List:Commits« Previous MessageNext Message »
From:Rafal Somla Date:September 10 2007 5:38pm
Subject:Re: bk commit into 5.1 tree (cbell:1.2570) BUG#30790
View as plain text  
Hi Chuck,

I'm reading the code for packing/unpacking table column information in 
log_event.{h,cc} and rpl_utility.{h,cc} and this is how I understand it:

1. Information is stored inside Table_map event in a fixed byte-order as defined 
by Table_map_log_event::save_field_metadata().

2. In slave, this data is copied to m_field_metadata member of Table_map_event 
as it is. Then it is parsed in the constructor of table_def class which fills
table_def::m_field_metadata member.

3. The table_def::m_field_metadata member is declared as an array of uint16 with 
the intention that a single entry can contain either a (decoded) length of a 
field or, for some field types, length together with other info in the high and 
low byte (e.g. size and precision for decimals).
──────────────────────────────
**Exercises to complete**
- a) Answer these questions about the message on packing and unpacking table column information:
(i) Which function defines the fixed byte-order used to store the information inside the Table_map event?
(ii) On the slave, where is this data parsed?
(iii) What type is table_def::m_field_metadata declared as?
- b) Could you proceed with the message on packing and unpacking table column information, picking up right after its last sentence?

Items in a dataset
──────────────────────────────
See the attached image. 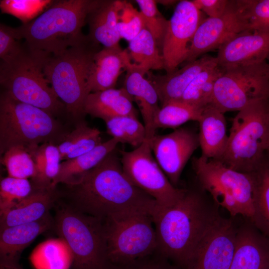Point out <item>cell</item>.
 I'll return each instance as SVG.
<instances>
[{
    "mask_svg": "<svg viewBox=\"0 0 269 269\" xmlns=\"http://www.w3.org/2000/svg\"><path fill=\"white\" fill-rule=\"evenodd\" d=\"M63 185L69 200L67 204L102 221L133 213H146L153 217L160 209L153 198L125 175L116 150L76 182Z\"/></svg>",
    "mask_w": 269,
    "mask_h": 269,
    "instance_id": "1",
    "label": "cell"
},
{
    "mask_svg": "<svg viewBox=\"0 0 269 269\" xmlns=\"http://www.w3.org/2000/svg\"><path fill=\"white\" fill-rule=\"evenodd\" d=\"M206 192L186 189L174 205L152 217L157 251L181 269L201 239L222 217Z\"/></svg>",
    "mask_w": 269,
    "mask_h": 269,
    "instance_id": "2",
    "label": "cell"
},
{
    "mask_svg": "<svg viewBox=\"0 0 269 269\" xmlns=\"http://www.w3.org/2000/svg\"><path fill=\"white\" fill-rule=\"evenodd\" d=\"M98 1L54 0L37 18L14 28L16 37L23 39L24 45L31 52L46 56L61 54L84 39L82 28Z\"/></svg>",
    "mask_w": 269,
    "mask_h": 269,
    "instance_id": "3",
    "label": "cell"
},
{
    "mask_svg": "<svg viewBox=\"0 0 269 269\" xmlns=\"http://www.w3.org/2000/svg\"><path fill=\"white\" fill-rule=\"evenodd\" d=\"M102 48L88 35L78 44L57 55L48 56L44 72L67 116L77 123L83 121L85 100L90 93L89 80L95 55Z\"/></svg>",
    "mask_w": 269,
    "mask_h": 269,
    "instance_id": "4",
    "label": "cell"
},
{
    "mask_svg": "<svg viewBox=\"0 0 269 269\" xmlns=\"http://www.w3.org/2000/svg\"><path fill=\"white\" fill-rule=\"evenodd\" d=\"M54 116L17 101L4 91L0 97V154L13 146L29 152L45 142L57 144L68 132Z\"/></svg>",
    "mask_w": 269,
    "mask_h": 269,
    "instance_id": "5",
    "label": "cell"
},
{
    "mask_svg": "<svg viewBox=\"0 0 269 269\" xmlns=\"http://www.w3.org/2000/svg\"><path fill=\"white\" fill-rule=\"evenodd\" d=\"M48 57L30 52L23 44L16 56L1 60L0 83L3 91L15 100L39 108L57 118L67 114L64 105L45 75L44 65Z\"/></svg>",
    "mask_w": 269,
    "mask_h": 269,
    "instance_id": "6",
    "label": "cell"
},
{
    "mask_svg": "<svg viewBox=\"0 0 269 269\" xmlns=\"http://www.w3.org/2000/svg\"><path fill=\"white\" fill-rule=\"evenodd\" d=\"M269 133V98L238 112L233 120L226 150L218 160L241 172H256L265 160Z\"/></svg>",
    "mask_w": 269,
    "mask_h": 269,
    "instance_id": "7",
    "label": "cell"
},
{
    "mask_svg": "<svg viewBox=\"0 0 269 269\" xmlns=\"http://www.w3.org/2000/svg\"><path fill=\"white\" fill-rule=\"evenodd\" d=\"M200 188L231 217L241 215L251 220L254 213L257 190L256 172L233 169L216 159L202 155L192 159Z\"/></svg>",
    "mask_w": 269,
    "mask_h": 269,
    "instance_id": "8",
    "label": "cell"
},
{
    "mask_svg": "<svg viewBox=\"0 0 269 269\" xmlns=\"http://www.w3.org/2000/svg\"><path fill=\"white\" fill-rule=\"evenodd\" d=\"M54 206V227L72 252V269H110L103 221L61 201Z\"/></svg>",
    "mask_w": 269,
    "mask_h": 269,
    "instance_id": "9",
    "label": "cell"
},
{
    "mask_svg": "<svg viewBox=\"0 0 269 269\" xmlns=\"http://www.w3.org/2000/svg\"><path fill=\"white\" fill-rule=\"evenodd\" d=\"M108 261L110 266L130 263L157 251L152 217L133 213L103 221Z\"/></svg>",
    "mask_w": 269,
    "mask_h": 269,
    "instance_id": "10",
    "label": "cell"
},
{
    "mask_svg": "<svg viewBox=\"0 0 269 269\" xmlns=\"http://www.w3.org/2000/svg\"><path fill=\"white\" fill-rule=\"evenodd\" d=\"M269 98V67L261 63L223 69L217 80L211 103L224 114L239 111L259 100Z\"/></svg>",
    "mask_w": 269,
    "mask_h": 269,
    "instance_id": "11",
    "label": "cell"
},
{
    "mask_svg": "<svg viewBox=\"0 0 269 269\" xmlns=\"http://www.w3.org/2000/svg\"><path fill=\"white\" fill-rule=\"evenodd\" d=\"M121 162L125 175L137 187L153 198L160 209L175 204L186 189L173 185L160 167L145 140L133 150H120Z\"/></svg>",
    "mask_w": 269,
    "mask_h": 269,
    "instance_id": "12",
    "label": "cell"
},
{
    "mask_svg": "<svg viewBox=\"0 0 269 269\" xmlns=\"http://www.w3.org/2000/svg\"><path fill=\"white\" fill-rule=\"evenodd\" d=\"M204 13L192 0L179 1L168 20L162 47V55L166 73L178 69L187 58L196 31L205 18Z\"/></svg>",
    "mask_w": 269,
    "mask_h": 269,
    "instance_id": "13",
    "label": "cell"
},
{
    "mask_svg": "<svg viewBox=\"0 0 269 269\" xmlns=\"http://www.w3.org/2000/svg\"><path fill=\"white\" fill-rule=\"evenodd\" d=\"M238 226L221 217L200 241L182 269H229Z\"/></svg>",
    "mask_w": 269,
    "mask_h": 269,
    "instance_id": "14",
    "label": "cell"
},
{
    "mask_svg": "<svg viewBox=\"0 0 269 269\" xmlns=\"http://www.w3.org/2000/svg\"><path fill=\"white\" fill-rule=\"evenodd\" d=\"M149 143L160 167L176 186L185 166L199 146L198 134L181 127L167 134H155Z\"/></svg>",
    "mask_w": 269,
    "mask_h": 269,
    "instance_id": "15",
    "label": "cell"
},
{
    "mask_svg": "<svg viewBox=\"0 0 269 269\" xmlns=\"http://www.w3.org/2000/svg\"><path fill=\"white\" fill-rule=\"evenodd\" d=\"M246 31L236 0H230L225 13L206 17L200 24L191 42L185 62H190L219 48L236 35Z\"/></svg>",
    "mask_w": 269,
    "mask_h": 269,
    "instance_id": "16",
    "label": "cell"
},
{
    "mask_svg": "<svg viewBox=\"0 0 269 269\" xmlns=\"http://www.w3.org/2000/svg\"><path fill=\"white\" fill-rule=\"evenodd\" d=\"M269 55V34L243 31L218 49L216 58L222 69L261 63Z\"/></svg>",
    "mask_w": 269,
    "mask_h": 269,
    "instance_id": "17",
    "label": "cell"
},
{
    "mask_svg": "<svg viewBox=\"0 0 269 269\" xmlns=\"http://www.w3.org/2000/svg\"><path fill=\"white\" fill-rule=\"evenodd\" d=\"M246 219L238 226L235 250L229 269H268L269 239Z\"/></svg>",
    "mask_w": 269,
    "mask_h": 269,
    "instance_id": "18",
    "label": "cell"
},
{
    "mask_svg": "<svg viewBox=\"0 0 269 269\" xmlns=\"http://www.w3.org/2000/svg\"><path fill=\"white\" fill-rule=\"evenodd\" d=\"M126 72L123 88L139 108L146 130V140L149 141L156 134L155 120L160 109L158 94L143 69L132 62Z\"/></svg>",
    "mask_w": 269,
    "mask_h": 269,
    "instance_id": "19",
    "label": "cell"
},
{
    "mask_svg": "<svg viewBox=\"0 0 269 269\" xmlns=\"http://www.w3.org/2000/svg\"><path fill=\"white\" fill-rule=\"evenodd\" d=\"M216 63V57L205 54L172 72L154 75L148 72L146 75L157 92L162 107L169 102L179 101L195 78Z\"/></svg>",
    "mask_w": 269,
    "mask_h": 269,
    "instance_id": "20",
    "label": "cell"
},
{
    "mask_svg": "<svg viewBox=\"0 0 269 269\" xmlns=\"http://www.w3.org/2000/svg\"><path fill=\"white\" fill-rule=\"evenodd\" d=\"M132 62L128 50L119 44L102 48L94 57L89 84L90 93L115 88L119 77Z\"/></svg>",
    "mask_w": 269,
    "mask_h": 269,
    "instance_id": "21",
    "label": "cell"
},
{
    "mask_svg": "<svg viewBox=\"0 0 269 269\" xmlns=\"http://www.w3.org/2000/svg\"><path fill=\"white\" fill-rule=\"evenodd\" d=\"M59 198L57 187L33 189L27 197L0 214V230L41 219L49 213Z\"/></svg>",
    "mask_w": 269,
    "mask_h": 269,
    "instance_id": "22",
    "label": "cell"
},
{
    "mask_svg": "<svg viewBox=\"0 0 269 269\" xmlns=\"http://www.w3.org/2000/svg\"><path fill=\"white\" fill-rule=\"evenodd\" d=\"M198 122L201 155L219 160L226 150L229 137L224 113L209 105L202 110Z\"/></svg>",
    "mask_w": 269,
    "mask_h": 269,
    "instance_id": "23",
    "label": "cell"
},
{
    "mask_svg": "<svg viewBox=\"0 0 269 269\" xmlns=\"http://www.w3.org/2000/svg\"><path fill=\"white\" fill-rule=\"evenodd\" d=\"M123 1L98 0L88 16L87 23L89 30L88 35L104 47L119 44L121 38L118 28V15Z\"/></svg>",
    "mask_w": 269,
    "mask_h": 269,
    "instance_id": "24",
    "label": "cell"
},
{
    "mask_svg": "<svg viewBox=\"0 0 269 269\" xmlns=\"http://www.w3.org/2000/svg\"><path fill=\"white\" fill-rule=\"evenodd\" d=\"M133 102L132 97L124 88L92 92L85 100L84 112L85 114L104 122L120 116L137 117Z\"/></svg>",
    "mask_w": 269,
    "mask_h": 269,
    "instance_id": "25",
    "label": "cell"
},
{
    "mask_svg": "<svg viewBox=\"0 0 269 269\" xmlns=\"http://www.w3.org/2000/svg\"><path fill=\"white\" fill-rule=\"evenodd\" d=\"M54 225V220L49 213L37 221L0 230V260L18 261L22 251Z\"/></svg>",
    "mask_w": 269,
    "mask_h": 269,
    "instance_id": "26",
    "label": "cell"
},
{
    "mask_svg": "<svg viewBox=\"0 0 269 269\" xmlns=\"http://www.w3.org/2000/svg\"><path fill=\"white\" fill-rule=\"evenodd\" d=\"M119 143L118 140L112 137L102 142L88 152L62 161L51 187L56 188L59 184L71 185L75 183L83 174L97 166L108 155L116 150Z\"/></svg>",
    "mask_w": 269,
    "mask_h": 269,
    "instance_id": "27",
    "label": "cell"
},
{
    "mask_svg": "<svg viewBox=\"0 0 269 269\" xmlns=\"http://www.w3.org/2000/svg\"><path fill=\"white\" fill-rule=\"evenodd\" d=\"M102 142L100 131L83 120L77 123L56 145L61 160L65 161L88 152Z\"/></svg>",
    "mask_w": 269,
    "mask_h": 269,
    "instance_id": "28",
    "label": "cell"
},
{
    "mask_svg": "<svg viewBox=\"0 0 269 269\" xmlns=\"http://www.w3.org/2000/svg\"><path fill=\"white\" fill-rule=\"evenodd\" d=\"M29 153L35 166V173L30 180L33 189L52 187V183L58 174L61 161L56 144L45 142Z\"/></svg>",
    "mask_w": 269,
    "mask_h": 269,
    "instance_id": "29",
    "label": "cell"
},
{
    "mask_svg": "<svg viewBox=\"0 0 269 269\" xmlns=\"http://www.w3.org/2000/svg\"><path fill=\"white\" fill-rule=\"evenodd\" d=\"M30 260L36 269H69L73 255L67 243L59 237L40 243L32 251Z\"/></svg>",
    "mask_w": 269,
    "mask_h": 269,
    "instance_id": "30",
    "label": "cell"
},
{
    "mask_svg": "<svg viewBox=\"0 0 269 269\" xmlns=\"http://www.w3.org/2000/svg\"><path fill=\"white\" fill-rule=\"evenodd\" d=\"M128 52L132 63L146 73L164 69L161 50L150 32L145 27L129 42Z\"/></svg>",
    "mask_w": 269,
    "mask_h": 269,
    "instance_id": "31",
    "label": "cell"
},
{
    "mask_svg": "<svg viewBox=\"0 0 269 269\" xmlns=\"http://www.w3.org/2000/svg\"><path fill=\"white\" fill-rule=\"evenodd\" d=\"M222 72L217 62L203 70L190 84L179 101L201 109L210 105L215 83Z\"/></svg>",
    "mask_w": 269,
    "mask_h": 269,
    "instance_id": "32",
    "label": "cell"
},
{
    "mask_svg": "<svg viewBox=\"0 0 269 269\" xmlns=\"http://www.w3.org/2000/svg\"><path fill=\"white\" fill-rule=\"evenodd\" d=\"M256 174L257 190L254 213L249 220L269 239V164L265 160Z\"/></svg>",
    "mask_w": 269,
    "mask_h": 269,
    "instance_id": "33",
    "label": "cell"
},
{
    "mask_svg": "<svg viewBox=\"0 0 269 269\" xmlns=\"http://www.w3.org/2000/svg\"><path fill=\"white\" fill-rule=\"evenodd\" d=\"M107 133L119 140L137 148L146 140V130L137 117L124 116L105 121Z\"/></svg>",
    "mask_w": 269,
    "mask_h": 269,
    "instance_id": "34",
    "label": "cell"
},
{
    "mask_svg": "<svg viewBox=\"0 0 269 269\" xmlns=\"http://www.w3.org/2000/svg\"><path fill=\"white\" fill-rule=\"evenodd\" d=\"M203 109L179 101L169 102L161 107L158 112L155 120V128L175 130L188 121L198 122Z\"/></svg>",
    "mask_w": 269,
    "mask_h": 269,
    "instance_id": "35",
    "label": "cell"
},
{
    "mask_svg": "<svg viewBox=\"0 0 269 269\" xmlns=\"http://www.w3.org/2000/svg\"><path fill=\"white\" fill-rule=\"evenodd\" d=\"M246 31L269 34V0H236Z\"/></svg>",
    "mask_w": 269,
    "mask_h": 269,
    "instance_id": "36",
    "label": "cell"
},
{
    "mask_svg": "<svg viewBox=\"0 0 269 269\" xmlns=\"http://www.w3.org/2000/svg\"><path fill=\"white\" fill-rule=\"evenodd\" d=\"M0 162L5 166L8 176L22 179L31 178L35 173L32 157L24 147L13 146L0 157Z\"/></svg>",
    "mask_w": 269,
    "mask_h": 269,
    "instance_id": "37",
    "label": "cell"
},
{
    "mask_svg": "<svg viewBox=\"0 0 269 269\" xmlns=\"http://www.w3.org/2000/svg\"><path fill=\"white\" fill-rule=\"evenodd\" d=\"M49 0H2L0 7L2 13L11 15L27 23L39 16L53 3Z\"/></svg>",
    "mask_w": 269,
    "mask_h": 269,
    "instance_id": "38",
    "label": "cell"
},
{
    "mask_svg": "<svg viewBox=\"0 0 269 269\" xmlns=\"http://www.w3.org/2000/svg\"><path fill=\"white\" fill-rule=\"evenodd\" d=\"M32 186L28 179L7 176L0 182V214L27 197L32 192Z\"/></svg>",
    "mask_w": 269,
    "mask_h": 269,
    "instance_id": "39",
    "label": "cell"
},
{
    "mask_svg": "<svg viewBox=\"0 0 269 269\" xmlns=\"http://www.w3.org/2000/svg\"><path fill=\"white\" fill-rule=\"evenodd\" d=\"M142 16L145 27L155 39L162 53V47L167 27V20L159 11L154 0H136Z\"/></svg>",
    "mask_w": 269,
    "mask_h": 269,
    "instance_id": "40",
    "label": "cell"
},
{
    "mask_svg": "<svg viewBox=\"0 0 269 269\" xmlns=\"http://www.w3.org/2000/svg\"><path fill=\"white\" fill-rule=\"evenodd\" d=\"M118 28L121 38L130 42L145 28L144 20L140 11L126 0L118 15Z\"/></svg>",
    "mask_w": 269,
    "mask_h": 269,
    "instance_id": "41",
    "label": "cell"
},
{
    "mask_svg": "<svg viewBox=\"0 0 269 269\" xmlns=\"http://www.w3.org/2000/svg\"><path fill=\"white\" fill-rule=\"evenodd\" d=\"M111 269H182L157 251L147 257L125 264L112 266Z\"/></svg>",
    "mask_w": 269,
    "mask_h": 269,
    "instance_id": "42",
    "label": "cell"
},
{
    "mask_svg": "<svg viewBox=\"0 0 269 269\" xmlns=\"http://www.w3.org/2000/svg\"><path fill=\"white\" fill-rule=\"evenodd\" d=\"M16 37L14 28L0 23V58L5 60L16 56L23 48Z\"/></svg>",
    "mask_w": 269,
    "mask_h": 269,
    "instance_id": "43",
    "label": "cell"
},
{
    "mask_svg": "<svg viewBox=\"0 0 269 269\" xmlns=\"http://www.w3.org/2000/svg\"><path fill=\"white\" fill-rule=\"evenodd\" d=\"M192 1L208 17L222 16L226 11L230 0H193Z\"/></svg>",
    "mask_w": 269,
    "mask_h": 269,
    "instance_id": "44",
    "label": "cell"
},
{
    "mask_svg": "<svg viewBox=\"0 0 269 269\" xmlns=\"http://www.w3.org/2000/svg\"><path fill=\"white\" fill-rule=\"evenodd\" d=\"M0 269H23L18 261L0 260Z\"/></svg>",
    "mask_w": 269,
    "mask_h": 269,
    "instance_id": "45",
    "label": "cell"
},
{
    "mask_svg": "<svg viewBox=\"0 0 269 269\" xmlns=\"http://www.w3.org/2000/svg\"><path fill=\"white\" fill-rule=\"evenodd\" d=\"M156 3H159L163 4L164 6H171L173 5L179 1L173 0H155Z\"/></svg>",
    "mask_w": 269,
    "mask_h": 269,
    "instance_id": "46",
    "label": "cell"
},
{
    "mask_svg": "<svg viewBox=\"0 0 269 269\" xmlns=\"http://www.w3.org/2000/svg\"><path fill=\"white\" fill-rule=\"evenodd\" d=\"M265 160L269 164V133L268 145L265 155Z\"/></svg>",
    "mask_w": 269,
    "mask_h": 269,
    "instance_id": "47",
    "label": "cell"
},
{
    "mask_svg": "<svg viewBox=\"0 0 269 269\" xmlns=\"http://www.w3.org/2000/svg\"><path fill=\"white\" fill-rule=\"evenodd\" d=\"M267 61V62L268 63V65H269V56L268 57Z\"/></svg>",
    "mask_w": 269,
    "mask_h": 269,
    "instance_id": "48",
    "label": "cell"
},
{
    "mask_svg": "<svg viewBox=\"0 0 269 269\" xmlns=\"http://www.w3.org/2000/svg\"></svg>",
    "mask_w": 269,
    "mask_h": 269,
    "instance_id": "49",
    "label": "cell"
}]
</instances>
──────────────────────────────
**The replies**
- a)
(i) Table_map_log_event::save_field_metadata()
(ii) In the constructor of the table_def class
(iii) An array of uint16

- b)
If I were writing this code, I would make the design in point 3 more explicit by 
declaring m_field_metadata as an array of unions, like this:

union field_type_info {
  uint16  length;
  struct
  {
    uchar decimals;
    uchar precision;
  } new_decimal;
  struct
  {
    uchar type;
    uchar length;
  } set_or_enum;
  ...
};

Then the code in table_def::calc_field_size could look like this:

uint32 table_def::calc_field_size(uint col, uchar *master_data) const
{
   uint32 length;

   field_type_info *info= &m_field_metadata[col];

   switch (type(col)) {
   case MYSQL_TYPE_NEWDECIMAL:
     length= my_decimal_get_binary_size(info->new_decimal.decimals,
                                        info->new_decimal.precision);
     break;
   case MYSQL_TYPE_DECIMAL:
   case MYSQL_TYPE_FLOAT:
   case MYSQL_TYPE_DOUBLE:
     length= info->length;
     break;
   case MYSQL_TYPE_SET:
     DBUG_ASSERT(info->set_or_enum.type == MYSQL_TYPE_SET);
     length= info->set_or_enum.length;
     break;

   <... and so on>

Even if you don't want to change the code as I suggested, please fix the 
following places in the current one.

In table_def constructor
------------------------

>   table_def(field_type *types, ulong size, uchar *field_metadata, 
>       int metadata_size, uchar *null_bitmap)
>     : m_size(size), m_type(0),
>       m_field_metadata(0), m_null_bits(0), m_memory(NULL)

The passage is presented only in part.